This week, Austria’s new far-right interior minister suggested “concentrating” migrants in asylum centers — with all its obvious and odious echoes of World War II.

So when President Trump said he did not want immigrants from “shithole” countries, there was ringing silence across broad parts of the European Union, especially in the east, and certainly no chorus of condemnation.

In fact, some analysts saw the remarks as fitting a pattern of crude, dehumanizing and racist language to describe migrants and asylum seekers that has steadily edged its way into the mainstream. Coming from the White House, such words may be taken by some as a broader signal that racism is now an acceptable part of political discourse.
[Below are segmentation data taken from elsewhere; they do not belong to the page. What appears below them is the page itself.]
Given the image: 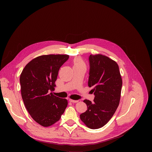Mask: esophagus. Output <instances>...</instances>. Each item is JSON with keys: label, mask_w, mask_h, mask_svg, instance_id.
<instances>
[{"label": "esophagus", "mask_w": 152, "mask_h": 152, "mask_svg": "<svg viewBox=\"0 0 152 152\" xmlns=\"http://www.w3.org/2000/svg\"><path fill=\"white\" fill-rule=\"evenodd\" d=\"M70 102H72V103H77L79 102V100H72V99H69V100Z\"/></svg>", "instance_id": "1"}]
</instances>
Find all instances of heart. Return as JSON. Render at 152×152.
I'll use <instances>...</instances> for the list:
<instances>
[{"label":"heart","instance_id":"b5f03b06","mask_svg":"<svg viewBox=\"0 0 152 152\" xmlns=\"http://www.w3.org/2000/svg\"><path fill=\"white\" fill-rule=\"evenodd\" d=\"M75 65H83V63L80 58H76L74 61Z\"/></svg>","mask_w":152,"mask_h":152}]
</instances>
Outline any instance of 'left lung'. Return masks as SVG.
<instances>
[{
    "label": "left lung",
    "instance_id": "1",
    "mask_svg": "<svg viewBox=\"0 0 152 152\" xmlns=\"http://www.w3.org/2000/svg\"><path fill=\"white\" fill-rule=\"evenodd\" d=\"M88 86L92 87L94 102L84 100L87 110L80 115L81 121L89 128L96 129L105 125L119 105L122 79L118 64L100 54L89 57Z\"/></svg>",
    "mask_w": 152,
    "mask_h": 152
}]
</instances>
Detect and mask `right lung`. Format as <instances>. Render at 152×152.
Here are the masks:
<instances>
[{
  "instance_id": "1",
  "label": "right lung",
  "mask_w": 152,
  "mask_h": 152,
  "mask_svg": "<svg viewBox=\"0 0 152 152\" xmlns=\"http://www.w3.org/2000/svg\"><path fill=\"white\" fill-rule=\"evenodd\" d=\"M69 58L68 55H47L37 57L24 68L20 77L21 97L34 120L44 127L57 122L68 101L53 95L60 67Z\"/></svg>"
}]
</instances>
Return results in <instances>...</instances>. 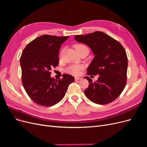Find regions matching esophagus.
I'll return each instance as SVG.
<instances>
[{
	"instance_id": "1",
	"label": "esophagus",
	"mask_w": 147,
	"mask_h": 147,
	"mask_svg": "<svg viewBox=\"0 0 147 147\" xmlns=\"http://www.w3.org/2000/svg\"><path fill=\"white\" fill-rule=\"evenodd\" d=\"M80 79H82L81 77H75V80H76V81L79 80H80Z\"/></svg>"
}]
</instances>
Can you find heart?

“What we see now is a conscious policy to reintroduce language that was previously not acceptable in debate,” said Gerald Knaus, the director of the European Stability Initiative, a Berlin-based research organization that has played a leading role in forming recent European migration policy.

To be sure, Mr. Trump’s choice of words drew condemnation from around the world. Botswana and Haiti asked for meetings with American diplomats to clarify what Mr. Trump said and what he believes. The president of Senegal, Macky Sall, was one of many who saw racism in the remarks. “Africa and black people deserve the respect and consideration of all,” he wrote on Twitter.

Even the Vatican newspaper, L’Osservatore Romano, weighed in, declaring Mr. Trump’s comments “particularly harsh and offensive.”

But the political reality is that migration has become a salient issue — and not only for right-wing, populist and nativist politicians. Across many affluent societies, people are anxious about technological change, rising inequality and stagnant wages, and they have focused their ire at the global flows of capital and, especially, labor. There are also concerns about demographic change, as the world becomes less white and as western societies age.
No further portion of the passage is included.